The first reading this week has been taken from the Book of Job. It is considered to be one of the scrolls belonging to the Wisdom category and is a narrative that, in its own way, attempts to address the question of suffering during one’s life. Our story began with Monday’s reading in which we learn that Job is pious and upright, richly endowed in his own person and in domestic prosperity. He suffers a sudden and complete reversal of fortune. He loses his property and his children; a loathsome disease afflicts his body; and he is overcome with sorrow. Nevertheless, Job does not complain against God.

In Chapter 3, when some friends visit him to console him, Job protests his innocence and does not understand why he is afflicted. He curses the day of his birth and longs for death to bring an end to his sufferings. Job’s friends insist that his plight can only be a punishment for personal wrongdoing and an invitation from God to repentance. Job rejects their inadequate explanation and calls for a response from God himself. And that brings us to today’s first reading from Chapter 38.

In response to Job’s plea that he be allowed to see God and hear from him the cause of his suffering, God answers, but not to any of the questions that Job has posed over the previous 35 chapters. One way to consider all of Job’s complaints that preceded our reading today is to say that Job claims that God has fallen asleep at the wheel in running the universe, and because of this divine neglect he’s had to endure unjust suffering. Although not included in today’s reading Job 38:4 succinctly answers: “Where were you when I founded the earth? Tell me, if you have understanding.” God never justifies his actions before Job, He simply reminds Job of his divine power, without so much as a nod to justifying his action before men.

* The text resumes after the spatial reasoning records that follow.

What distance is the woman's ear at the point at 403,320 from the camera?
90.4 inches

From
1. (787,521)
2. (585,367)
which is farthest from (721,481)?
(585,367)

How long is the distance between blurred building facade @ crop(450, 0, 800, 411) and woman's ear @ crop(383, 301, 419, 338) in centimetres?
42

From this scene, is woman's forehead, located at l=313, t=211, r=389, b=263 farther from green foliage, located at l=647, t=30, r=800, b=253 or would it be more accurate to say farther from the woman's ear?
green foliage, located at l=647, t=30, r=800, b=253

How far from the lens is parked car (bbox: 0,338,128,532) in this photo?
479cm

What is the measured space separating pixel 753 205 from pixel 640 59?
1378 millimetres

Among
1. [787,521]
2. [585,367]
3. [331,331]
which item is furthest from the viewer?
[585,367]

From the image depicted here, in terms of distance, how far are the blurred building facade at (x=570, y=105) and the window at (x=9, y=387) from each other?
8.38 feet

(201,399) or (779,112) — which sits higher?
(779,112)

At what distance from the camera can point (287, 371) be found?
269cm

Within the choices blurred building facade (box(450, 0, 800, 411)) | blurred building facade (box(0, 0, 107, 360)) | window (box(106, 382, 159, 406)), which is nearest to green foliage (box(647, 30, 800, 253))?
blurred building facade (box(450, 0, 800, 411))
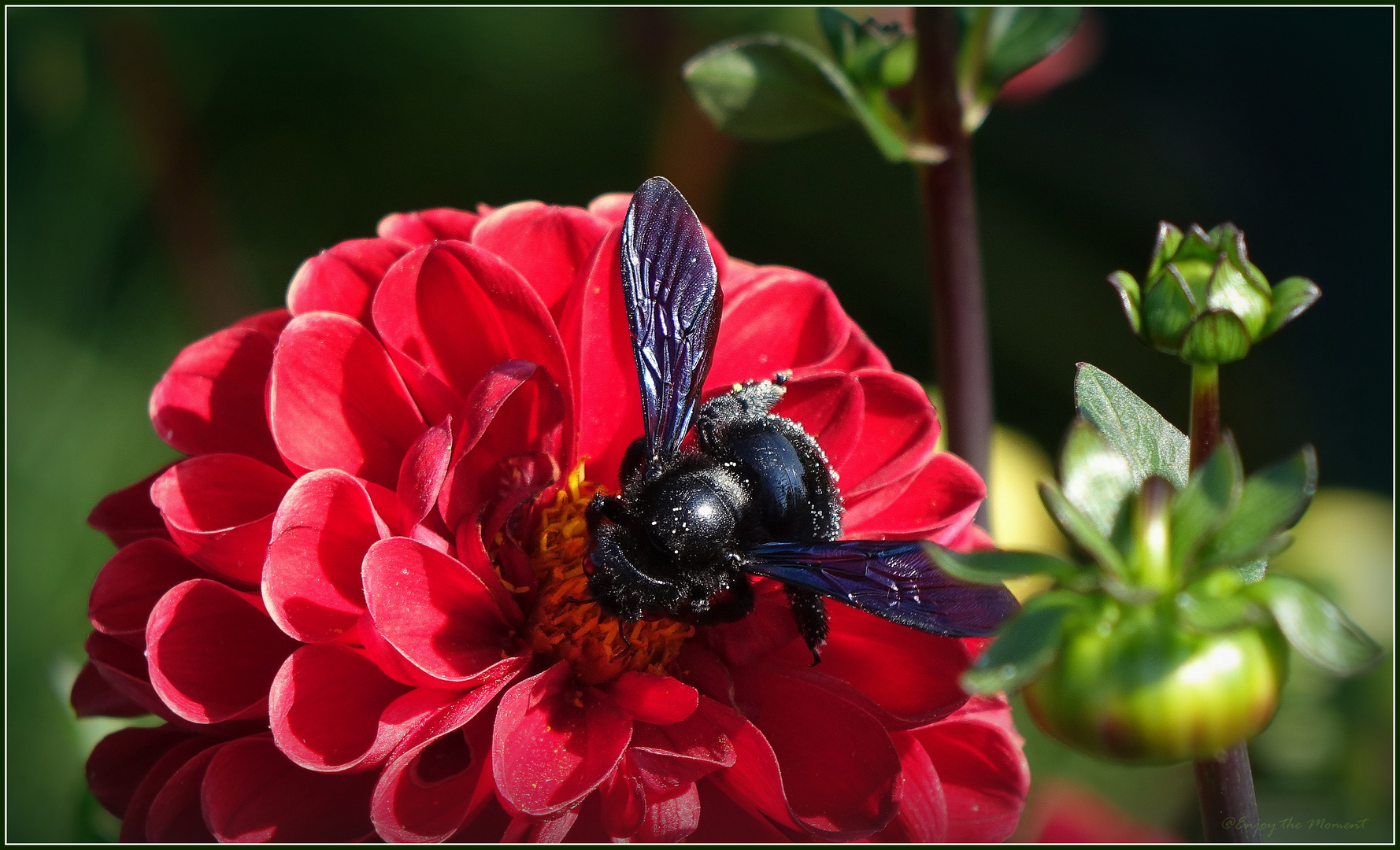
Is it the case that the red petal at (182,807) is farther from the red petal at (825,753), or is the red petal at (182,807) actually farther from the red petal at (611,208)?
the red petal at (611,208)

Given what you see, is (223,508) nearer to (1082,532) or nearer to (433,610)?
(433,610)

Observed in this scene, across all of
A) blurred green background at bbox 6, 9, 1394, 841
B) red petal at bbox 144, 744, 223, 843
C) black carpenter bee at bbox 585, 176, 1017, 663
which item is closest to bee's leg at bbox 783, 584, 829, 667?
black carpenter bee at bbox 585, 176, 1017, 663

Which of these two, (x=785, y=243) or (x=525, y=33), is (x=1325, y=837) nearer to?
(x=785, y=243)

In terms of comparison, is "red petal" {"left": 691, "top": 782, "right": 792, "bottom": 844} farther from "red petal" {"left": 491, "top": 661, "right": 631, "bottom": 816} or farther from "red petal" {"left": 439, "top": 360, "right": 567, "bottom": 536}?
"red petal" {"left": 439, "top": 360, "right": 567, "bottom": 536}

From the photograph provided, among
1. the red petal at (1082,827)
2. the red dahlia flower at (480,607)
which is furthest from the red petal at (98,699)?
the red petal at (1082,827)

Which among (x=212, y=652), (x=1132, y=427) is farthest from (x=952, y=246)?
(x=212, y=652)

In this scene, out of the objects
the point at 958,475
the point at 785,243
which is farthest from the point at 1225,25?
the point at 958,475
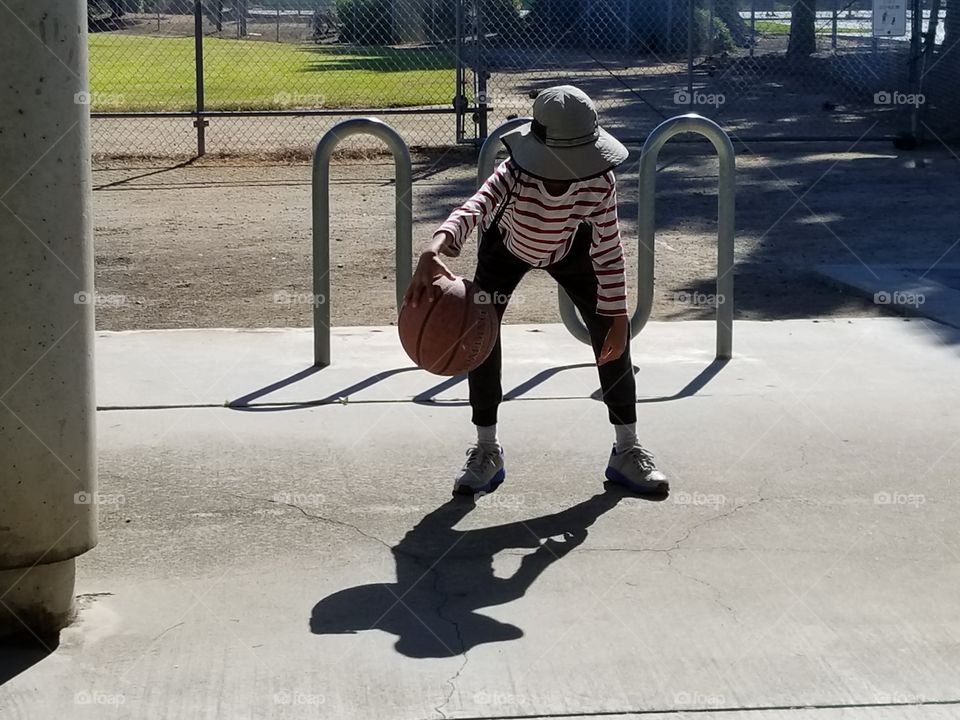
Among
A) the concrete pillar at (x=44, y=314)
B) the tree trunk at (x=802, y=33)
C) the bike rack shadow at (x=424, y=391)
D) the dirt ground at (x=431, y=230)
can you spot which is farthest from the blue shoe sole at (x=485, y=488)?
the tree trunk at (x=802, y=33)

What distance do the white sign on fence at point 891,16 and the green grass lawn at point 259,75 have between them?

God’s response (Job 38-42) shows how his attention is actually on every single detail of the operations of the universe. In fact, God is privy to all kinds of perspectives and details that Job has never even imagined and never will. Following the cosmic tour of today’s reading, God takes Job on a corresponding virtual tour of part of the world that Job actually inhabits, the earth (Job 38:39-39:30). He asks Job if he’s ever provided food for lions, or seen an isolated mountain goat give birth? No? Well, perhaps Job understands the feeding patterns of wild donkeys that roam the hills, or ostriches and their strange ways of caring for their young. Maybe Job and God can have a stimulating conversation about Job’s knowledge of war horses, and the aerodynamics of an eagle soaring on thermal air currents. As it turns out, Job doesn’t know as much as he thought, even about the world he lives in and should be familiar with. In a wonderful scene in Chapter 40, God invites Job to be the cosmic ruler for a day if he thinks he is up to the task.

At the end of God’s invitations to dialogue, Job responds he doesn’t know any of these things that are part of the world in which he lives. God is intimately familiar with the cosmos and the world; infinitely more about them than Job can comprehend.  There is more to God’s response, but in the end, Job never finds out why he suffered and neither do you, the reader. The goal of the book was never to offer us that information. Rather, the first divine speech makes clear that God does know everything that transpires in his world, and his perspective on the universe has a wider range than any human will ever have.

Job is content with this. He recovers his attitude of humility and trust in God, which is deepened now and strengthened by his experience of suffering. In the epilogue the Lord restores Job’s fortune.

Job is content with this. We are not. And therein lies an open door to the Wisdom of Job.